- **Vorliegender Text**
--- --- ---

Michel Loh kämpfte sich am Dienstag über zahlreiche Strassensperren mit Wegzoll-Erpressern ins Nachbarland Ghana durch, um Geld für die Nothilfe zu beschaffen. In der Metropole Abidjan kam es zu zahlreichen Plünderungen; Leichen lagen in den Strassen. Auf dem Gelände der evangelischen Kirche im Stadtteil Cocody unweit der Residenz von Gbagbo hatten über hundert Personen Zuflucht gesucht. Die Kinder seien von den nächtlichen Schiessereien traumatisiert. «Sie weinen, erbrechen oder haben Durchfall», berichtete Loh am 1. April. Bewaffnete hätten sich aufs Gelände geflüchtet.

--- --- ---

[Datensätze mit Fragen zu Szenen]
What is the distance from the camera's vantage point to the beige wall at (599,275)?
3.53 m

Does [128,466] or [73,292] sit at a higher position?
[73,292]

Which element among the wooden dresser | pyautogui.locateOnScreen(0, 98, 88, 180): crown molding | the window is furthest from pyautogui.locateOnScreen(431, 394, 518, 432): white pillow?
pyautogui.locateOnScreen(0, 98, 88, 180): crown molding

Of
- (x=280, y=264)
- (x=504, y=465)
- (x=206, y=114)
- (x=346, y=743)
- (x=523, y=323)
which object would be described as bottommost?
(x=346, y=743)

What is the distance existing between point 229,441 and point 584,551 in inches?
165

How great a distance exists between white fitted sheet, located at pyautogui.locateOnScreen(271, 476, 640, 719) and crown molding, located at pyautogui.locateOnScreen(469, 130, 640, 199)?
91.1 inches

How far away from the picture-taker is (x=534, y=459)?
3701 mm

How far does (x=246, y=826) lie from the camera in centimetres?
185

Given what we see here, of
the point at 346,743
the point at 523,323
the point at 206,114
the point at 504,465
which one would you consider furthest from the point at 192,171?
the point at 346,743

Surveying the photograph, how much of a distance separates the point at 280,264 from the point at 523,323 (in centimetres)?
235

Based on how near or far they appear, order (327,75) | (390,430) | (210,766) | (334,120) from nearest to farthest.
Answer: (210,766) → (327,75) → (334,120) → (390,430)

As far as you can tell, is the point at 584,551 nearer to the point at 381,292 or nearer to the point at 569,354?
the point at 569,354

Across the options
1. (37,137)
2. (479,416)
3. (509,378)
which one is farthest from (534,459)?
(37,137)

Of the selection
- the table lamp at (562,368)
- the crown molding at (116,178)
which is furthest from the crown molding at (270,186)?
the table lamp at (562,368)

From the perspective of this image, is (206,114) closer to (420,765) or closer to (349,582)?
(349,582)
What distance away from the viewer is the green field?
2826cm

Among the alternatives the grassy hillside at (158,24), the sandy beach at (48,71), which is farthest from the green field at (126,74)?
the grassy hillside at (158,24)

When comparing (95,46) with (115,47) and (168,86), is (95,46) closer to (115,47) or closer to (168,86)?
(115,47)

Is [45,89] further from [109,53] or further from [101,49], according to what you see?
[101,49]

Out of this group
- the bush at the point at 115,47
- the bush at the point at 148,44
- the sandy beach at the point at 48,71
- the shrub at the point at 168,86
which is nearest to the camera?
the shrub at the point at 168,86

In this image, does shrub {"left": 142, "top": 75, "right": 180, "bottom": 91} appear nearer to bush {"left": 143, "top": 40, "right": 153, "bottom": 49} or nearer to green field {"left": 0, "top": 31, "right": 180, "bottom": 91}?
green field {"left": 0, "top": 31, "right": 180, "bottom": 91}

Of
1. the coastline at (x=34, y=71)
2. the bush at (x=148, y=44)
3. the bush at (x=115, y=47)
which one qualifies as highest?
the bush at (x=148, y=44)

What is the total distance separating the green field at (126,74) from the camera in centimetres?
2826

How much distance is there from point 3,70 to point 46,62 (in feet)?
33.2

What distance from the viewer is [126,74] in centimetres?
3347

--- --- ---

- **Zu erledigen**
1 - Prüfe, ob die folgenden Aussagen mit dem Text über die Lage in Abidjan übereinstimmen. Antworte jeweils mit Ja oder Nein und zitiere die entscheidenden Worte des Textes wörtlich.
(a) Michel Loh reiste nach Ghana, um Geld für die Nothilfe zu beschaffen.
(b) Auf dem Gelände der evangelischen Kirche suchten weniger als fünfzig Personen Zuflucht.
(c) Loh berichtete am 1. April über die Kinder.
2 - Setze den Text über die Lage in Abidjan nach seinem letzten Satz fort.

- **Erwartete Antworten**
1 -
(a) Ja: „ins Nachbarland Ghana durch, um Geld für die Nothilfe zu beschaffen“
(b) Nein: „hatten über hundert Personen Zuflucht gesucht“
(c) Ja: „berichtete Loh am 1. April“

2 -
Am Abgrund

Der Machtkampf zwischen dem alten Präsidenten Laurent Gbagbo und dem neu gewählten Präsidenten Alassane Ouattara hatte das Land an den Rand des Abgrunds getrieben. Gbagbo wurde am Montag, 11. April, von Soldaten nach monatelangem Seilziehen verhaftet. Wie sein Sprecher behauptete, nahmen französische Elitesoldaten ihn fest; dies wurde in Paris dementiert. Seit Sonntag hatten auch Hubschrauber der Vereinten Nationen (UN) Angriffe gegen Gbagbos Truppen geflogen, nachdem diese ihrerseits Offensiven gegen das UN-Hauptquartier und das Hotel gestartet hatten, in denen Ouattaras provisorische Verwaltung sitzt. Die Generäle, die Gbagbo unterstützten, sollen sich Ouattara unterstellt haben. Sie forderten Milizionäre und Zivilisten auf, ihre Waffen abzugeben.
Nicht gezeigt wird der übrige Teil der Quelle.